Thursday, September 27, 2012

The Inn at Rose Harbor

The Inn at Rose HarborThe Inn at Rose Harbor by Debbie Macomber
My rating: 3 of 5 stars

It took me several tries to get into this book. Not because it wasn't interesting, but because it hit a little too close to home and revived memories of deep, dark fears.

The book opens with the story of Jo Marie, a recent widow who lost her husband after only a few months of marriage. She was in her late thirties when she met her soulmate, Paul, and they fell in love immediately. Despite his deployment to Germany two months later, they managed to sustain their relationship, and he proposed when he flew home at Christmastime on leave. They married in January, and right afterward his unit was sent to Afghanistan, where he died in a helicopter crash in April.

This is pretty much my nightmare scenario. This is what had me jumping every time the phone rang for the first year of my relationship with my (now) husband while he was deployed to Kabul. I was petrified I would lose the love of my life after having finally found him. I imagine this is the nightmare scenario experienced by all military spouses, girlfriends, and boyfriends: having your future together ripped away in one moment of violence. Then again, given recent headlines in the local newspapers, perhaps this is a fear we all share, military or not.

At any rate, by the time I finally managed to get past the first chapter and into the rest of the book, my egalley copy from NetGalley expired. ARGH! So I had to put the physical book on hold at my library and wait until it was my turn.

The Inn at Rose Harbor is actually the story of three people whose lives intersect one weekend: Jo Marie, newly minted innkeeper of the B&B she bought with the life insurance money, and her first two guests, Joshua Weaver and Abby Kincaid. Josh has returned to Cedar Cove to deal with his dying stepfather who hates him, and Abby must face the guilt she has carried for the fifteen years since her best friend died in a car accident. All three need and receive healing over the course of the long weekend.
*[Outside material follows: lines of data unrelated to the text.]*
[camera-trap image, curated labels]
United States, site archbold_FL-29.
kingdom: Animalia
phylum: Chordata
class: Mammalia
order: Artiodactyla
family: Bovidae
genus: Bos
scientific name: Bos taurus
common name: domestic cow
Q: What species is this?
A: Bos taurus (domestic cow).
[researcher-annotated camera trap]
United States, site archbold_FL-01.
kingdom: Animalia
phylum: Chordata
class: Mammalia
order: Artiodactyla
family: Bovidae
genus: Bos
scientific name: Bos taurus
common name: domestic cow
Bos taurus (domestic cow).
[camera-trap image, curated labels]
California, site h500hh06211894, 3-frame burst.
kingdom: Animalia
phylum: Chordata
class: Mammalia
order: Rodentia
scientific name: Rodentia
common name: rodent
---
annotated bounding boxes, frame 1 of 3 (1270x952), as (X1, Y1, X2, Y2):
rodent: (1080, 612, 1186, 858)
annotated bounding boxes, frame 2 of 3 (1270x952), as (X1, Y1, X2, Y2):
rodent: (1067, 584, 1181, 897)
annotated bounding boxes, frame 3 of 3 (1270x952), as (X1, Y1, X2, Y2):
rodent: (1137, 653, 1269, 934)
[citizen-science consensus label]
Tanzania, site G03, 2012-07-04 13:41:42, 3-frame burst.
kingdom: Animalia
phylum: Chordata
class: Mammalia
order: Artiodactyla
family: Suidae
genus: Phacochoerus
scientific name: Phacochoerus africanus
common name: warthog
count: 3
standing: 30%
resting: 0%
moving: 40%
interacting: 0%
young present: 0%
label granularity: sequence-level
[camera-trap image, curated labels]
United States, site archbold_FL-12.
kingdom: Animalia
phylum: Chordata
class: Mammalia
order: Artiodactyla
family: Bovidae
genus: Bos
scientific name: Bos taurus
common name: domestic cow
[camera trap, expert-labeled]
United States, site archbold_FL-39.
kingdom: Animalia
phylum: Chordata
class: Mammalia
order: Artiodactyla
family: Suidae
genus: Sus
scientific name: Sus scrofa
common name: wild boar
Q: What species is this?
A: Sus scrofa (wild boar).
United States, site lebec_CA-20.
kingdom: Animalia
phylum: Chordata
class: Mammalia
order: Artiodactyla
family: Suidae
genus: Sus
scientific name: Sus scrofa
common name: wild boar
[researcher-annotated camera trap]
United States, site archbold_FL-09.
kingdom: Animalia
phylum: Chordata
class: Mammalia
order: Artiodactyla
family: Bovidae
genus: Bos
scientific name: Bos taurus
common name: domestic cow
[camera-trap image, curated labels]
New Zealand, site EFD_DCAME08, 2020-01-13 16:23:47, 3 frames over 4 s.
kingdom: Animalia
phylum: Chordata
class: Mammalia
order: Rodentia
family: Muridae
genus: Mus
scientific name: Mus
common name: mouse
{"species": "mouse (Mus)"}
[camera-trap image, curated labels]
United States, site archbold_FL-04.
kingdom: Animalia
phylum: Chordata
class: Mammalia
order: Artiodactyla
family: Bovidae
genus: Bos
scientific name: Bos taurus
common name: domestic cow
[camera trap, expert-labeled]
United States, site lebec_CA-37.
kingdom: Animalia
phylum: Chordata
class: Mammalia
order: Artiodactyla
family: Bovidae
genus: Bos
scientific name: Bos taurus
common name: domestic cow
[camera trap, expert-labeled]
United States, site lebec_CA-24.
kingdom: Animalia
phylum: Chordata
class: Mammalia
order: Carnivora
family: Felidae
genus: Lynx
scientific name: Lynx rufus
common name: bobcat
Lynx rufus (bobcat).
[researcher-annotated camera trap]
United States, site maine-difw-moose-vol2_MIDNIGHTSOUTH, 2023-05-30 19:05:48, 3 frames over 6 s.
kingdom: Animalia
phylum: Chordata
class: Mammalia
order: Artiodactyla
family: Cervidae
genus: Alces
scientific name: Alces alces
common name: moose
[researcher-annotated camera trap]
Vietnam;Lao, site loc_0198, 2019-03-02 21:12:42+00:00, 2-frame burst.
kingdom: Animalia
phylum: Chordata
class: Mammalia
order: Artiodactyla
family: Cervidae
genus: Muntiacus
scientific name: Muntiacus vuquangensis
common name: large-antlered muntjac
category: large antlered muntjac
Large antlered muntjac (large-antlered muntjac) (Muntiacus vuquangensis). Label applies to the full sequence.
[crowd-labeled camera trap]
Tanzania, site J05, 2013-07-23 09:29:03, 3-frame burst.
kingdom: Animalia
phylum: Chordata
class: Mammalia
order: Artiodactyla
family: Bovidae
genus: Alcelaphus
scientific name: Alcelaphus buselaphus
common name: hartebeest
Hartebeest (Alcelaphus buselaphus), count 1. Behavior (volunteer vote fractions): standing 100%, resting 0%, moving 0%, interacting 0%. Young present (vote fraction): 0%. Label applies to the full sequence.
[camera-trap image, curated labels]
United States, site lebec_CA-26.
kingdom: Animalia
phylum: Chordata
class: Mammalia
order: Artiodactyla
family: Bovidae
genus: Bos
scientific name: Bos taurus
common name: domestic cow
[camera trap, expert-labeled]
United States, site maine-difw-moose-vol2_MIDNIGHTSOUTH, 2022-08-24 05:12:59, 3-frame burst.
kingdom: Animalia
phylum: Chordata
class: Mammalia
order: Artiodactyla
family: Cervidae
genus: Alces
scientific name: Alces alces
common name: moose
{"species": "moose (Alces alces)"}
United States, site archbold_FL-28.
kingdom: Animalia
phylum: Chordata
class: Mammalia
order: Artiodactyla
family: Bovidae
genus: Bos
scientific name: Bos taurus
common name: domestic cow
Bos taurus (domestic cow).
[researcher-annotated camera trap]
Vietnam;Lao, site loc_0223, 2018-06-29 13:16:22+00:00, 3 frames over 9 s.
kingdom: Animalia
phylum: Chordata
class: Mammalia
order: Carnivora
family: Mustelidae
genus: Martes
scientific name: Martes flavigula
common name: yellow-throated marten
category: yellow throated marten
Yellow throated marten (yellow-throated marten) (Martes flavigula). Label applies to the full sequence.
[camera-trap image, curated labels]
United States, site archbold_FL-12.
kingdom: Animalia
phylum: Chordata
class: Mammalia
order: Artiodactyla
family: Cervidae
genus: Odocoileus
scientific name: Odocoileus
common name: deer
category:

For readers' advisors: It was hard to decide how to categorize this novel. It's not a straightforward romance, although there is some romance involved. It doesn't quite fit into "magical realism" either, although the angels/ghosts make it lean into the paranormal. I think it will appeal to people who enjoy Debbie Macomber's Cedar Cove series, and fans will recognize some secondary characters. It's a contemporary "clean read," with no sex or bad language--a very sweet novel. Character doorway is primary, and setting (Cedar Cove on Puget Sound in Washington) is secondary.